Così da Parigi è partita la rilettura della figura politica e umana di Craxi (altro grande scandalo, rimbalzato fin sui quotidiani nazionali). Così all’Hôtel du Galliffet le repliche di un testo su Aldo Moro tratto da lettere e testimonianze dell’epoca (che in altre circostanze avrebbe retto due serate), sono in scena da metà febbraio e proseguiranno fino a metà giugno per un totale di cento serate. «È una vittoria in una città come Parigi, dove ogni sera ci sono mille scelte» commenta Ferrara, che con una certa perfidia annuncia il programma dell’anno prossimo: «Si parlerà della conquista della Gallia. Tanto per ricordare ai francesi chi siamo.
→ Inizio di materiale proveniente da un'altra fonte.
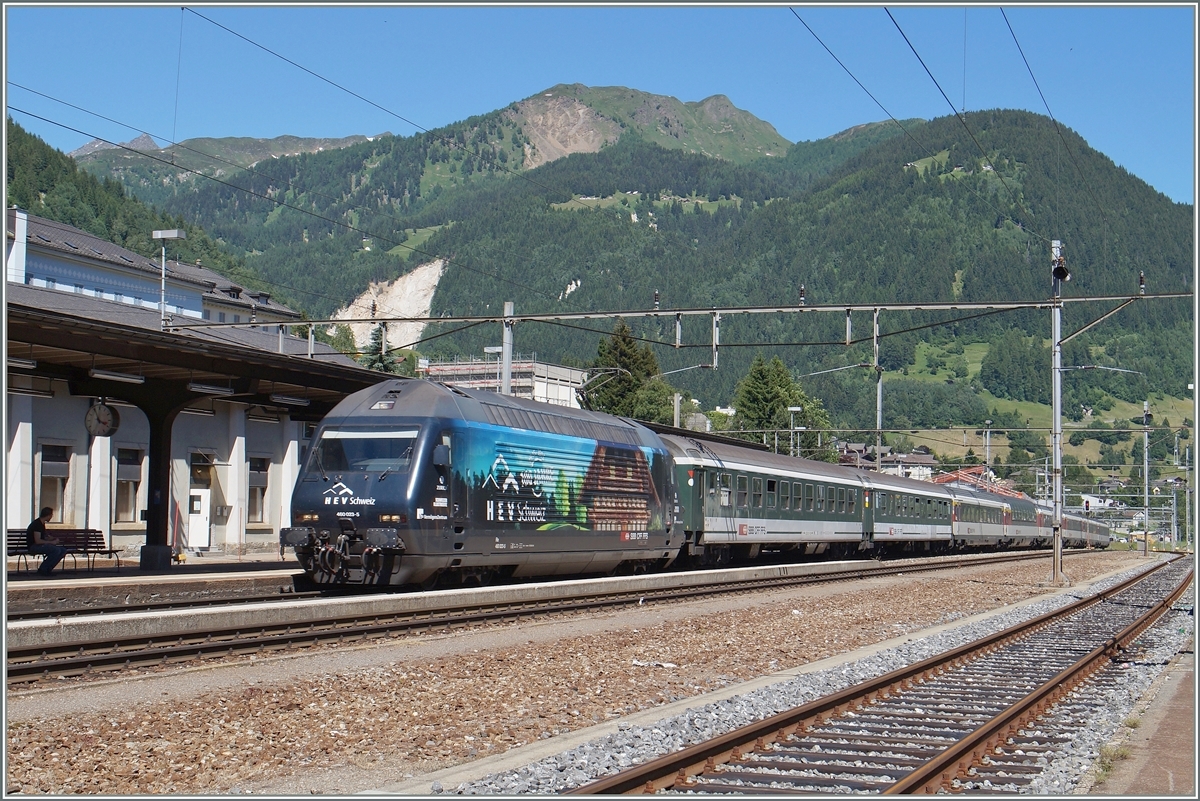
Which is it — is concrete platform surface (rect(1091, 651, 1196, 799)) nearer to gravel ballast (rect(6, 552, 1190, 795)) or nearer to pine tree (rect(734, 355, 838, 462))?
gravel ballast (rect(6, 552, 1190, 795))

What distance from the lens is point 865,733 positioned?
10.5 metres

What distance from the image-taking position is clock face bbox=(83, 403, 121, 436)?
26.8 meters

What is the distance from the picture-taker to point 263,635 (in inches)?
608

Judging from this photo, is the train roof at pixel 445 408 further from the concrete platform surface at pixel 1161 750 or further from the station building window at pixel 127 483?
the station building window at pixel 127 483

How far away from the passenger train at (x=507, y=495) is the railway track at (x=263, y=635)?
1.06 meters

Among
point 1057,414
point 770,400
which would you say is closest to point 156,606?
point 1057,414

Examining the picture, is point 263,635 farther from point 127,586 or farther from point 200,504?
point 200,504

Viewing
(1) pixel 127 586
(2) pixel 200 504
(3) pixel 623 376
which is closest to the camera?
(1) pixel 127 586

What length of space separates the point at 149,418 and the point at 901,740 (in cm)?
1921

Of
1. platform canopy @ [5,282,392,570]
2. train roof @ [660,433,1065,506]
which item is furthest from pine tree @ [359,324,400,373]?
train roof @ [660,433,1065,506]

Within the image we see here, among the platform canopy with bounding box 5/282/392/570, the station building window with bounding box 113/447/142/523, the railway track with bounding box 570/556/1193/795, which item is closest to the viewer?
the railway track with bounding box 570/556/1193/795

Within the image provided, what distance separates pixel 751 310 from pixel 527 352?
15850cm

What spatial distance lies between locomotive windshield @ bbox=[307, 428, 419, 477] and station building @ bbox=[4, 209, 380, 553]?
397 centimetres

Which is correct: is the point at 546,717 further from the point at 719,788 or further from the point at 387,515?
the point at 387,515
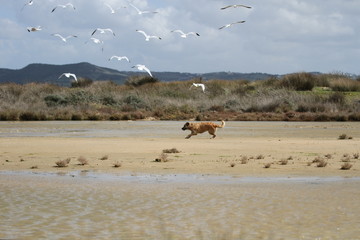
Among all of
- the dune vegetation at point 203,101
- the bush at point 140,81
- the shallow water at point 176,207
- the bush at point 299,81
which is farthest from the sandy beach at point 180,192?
the bush at point 140,81

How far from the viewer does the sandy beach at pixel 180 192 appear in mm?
10594

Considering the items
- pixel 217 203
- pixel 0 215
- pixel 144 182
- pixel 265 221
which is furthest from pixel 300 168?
pixel 0 215

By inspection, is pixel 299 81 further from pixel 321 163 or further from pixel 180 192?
pixel 180 192

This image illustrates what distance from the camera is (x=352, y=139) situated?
2819 cm

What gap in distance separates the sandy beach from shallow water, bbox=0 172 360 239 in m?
0.02

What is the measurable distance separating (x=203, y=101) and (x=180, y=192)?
40.1 meters

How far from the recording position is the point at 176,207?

Un ciclo coordinato da Aldo Schiavone, stessa struttura scientifica ma spettacolare. Cinema e teatro sono comunque i veicoli migliori per fare arrivare la nostra cultura.

Quindi farò anche un “Cinema Italia” alla Cité universitaire proiettando film italiani presenti nei festival europei dell’anno. Poi vorrei continuare con una rassegna sui grandi classici e sui film che sono fuori dalla grande distribuzione...».